İsrail, tüm ABD ve uluslararası yasalara uyduğunu, güvenlik güçlerinin kötü muamele iddialarını araştırdığını ve Gazze’deki kampanyasının Hamas’ın oluşturduğunu söylediği varoluşsal tehditle orantılı olduğunu söylüyor.
Biden Aralık ayında “ayrım gözetmeyen bombalamanın” İsrail’in uluslararası desteğine mal olduğunu söyledi. İsrail güçlerinin Nisan ayında Dünya Merkezi Mutfağı’ndaki yedi yardım çalışanını hedef alıp öldürmesinin ardından Biden yönetimi, savaş ve insani yardım konusundaki tutumunu değiştirmediği takdirde ilk kez İsrail’e askeri yardımı kesebileceğinin sinyalini verdi.
Başkanlar Ronald Reagan ve George HW Bush, 1980’lerde ve 1990’ların başında, İsrail’i bölgedeki veya Filistinlilere yönelik eylemlerini değiştirmeye zorlamak için silahları veya askeri finansmanı açıkça geri çeken son başkanlardı.

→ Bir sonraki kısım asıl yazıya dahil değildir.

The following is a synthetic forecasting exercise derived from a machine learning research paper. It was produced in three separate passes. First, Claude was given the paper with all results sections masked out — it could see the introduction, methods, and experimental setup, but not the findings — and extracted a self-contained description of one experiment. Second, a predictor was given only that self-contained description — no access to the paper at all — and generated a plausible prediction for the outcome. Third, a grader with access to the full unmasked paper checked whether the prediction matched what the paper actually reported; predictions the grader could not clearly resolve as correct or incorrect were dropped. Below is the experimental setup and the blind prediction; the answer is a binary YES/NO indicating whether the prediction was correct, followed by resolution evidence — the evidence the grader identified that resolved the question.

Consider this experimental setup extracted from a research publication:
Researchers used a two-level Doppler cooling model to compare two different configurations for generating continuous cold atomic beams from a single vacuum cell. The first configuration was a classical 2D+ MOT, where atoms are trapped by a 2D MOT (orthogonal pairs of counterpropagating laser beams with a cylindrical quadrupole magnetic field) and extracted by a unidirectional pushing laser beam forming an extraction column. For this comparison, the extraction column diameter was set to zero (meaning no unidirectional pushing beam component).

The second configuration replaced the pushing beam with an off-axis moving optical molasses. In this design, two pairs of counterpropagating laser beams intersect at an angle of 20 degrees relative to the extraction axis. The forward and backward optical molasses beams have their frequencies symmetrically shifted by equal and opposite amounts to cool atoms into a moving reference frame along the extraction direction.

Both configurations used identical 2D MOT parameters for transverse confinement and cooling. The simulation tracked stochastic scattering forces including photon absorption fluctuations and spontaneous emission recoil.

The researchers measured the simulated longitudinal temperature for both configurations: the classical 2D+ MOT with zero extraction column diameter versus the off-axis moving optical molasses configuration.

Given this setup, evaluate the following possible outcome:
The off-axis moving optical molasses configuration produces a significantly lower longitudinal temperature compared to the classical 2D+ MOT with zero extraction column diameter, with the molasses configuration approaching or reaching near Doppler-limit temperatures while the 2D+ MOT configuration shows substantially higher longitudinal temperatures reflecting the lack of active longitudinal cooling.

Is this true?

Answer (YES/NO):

Askeri uzmanlar, akademisyenler ve eski Dışişleri Bakanlığı yetkililerinden oluşan resmi olmayan, kendi kendine oluşturulan bir panel tarafından Biden yönetimine sunulan bir rapor, İsrail’in yardım konvoylarına, gazetecilere, hastanelere, okullara, mülteci merkezlerine ve diğer yerlere yönelik saldırılarını ayrıntılarıyla anlattı. 31 Ekim’de bir apartmana düzenlenen ve 106 sivilin öldüğü bildirilen saldırı gibi saldırılarda sivil ölü sayısının, herhangi bir askeri hedefe yönelik saldırıyla orantısız olduğunu savundular.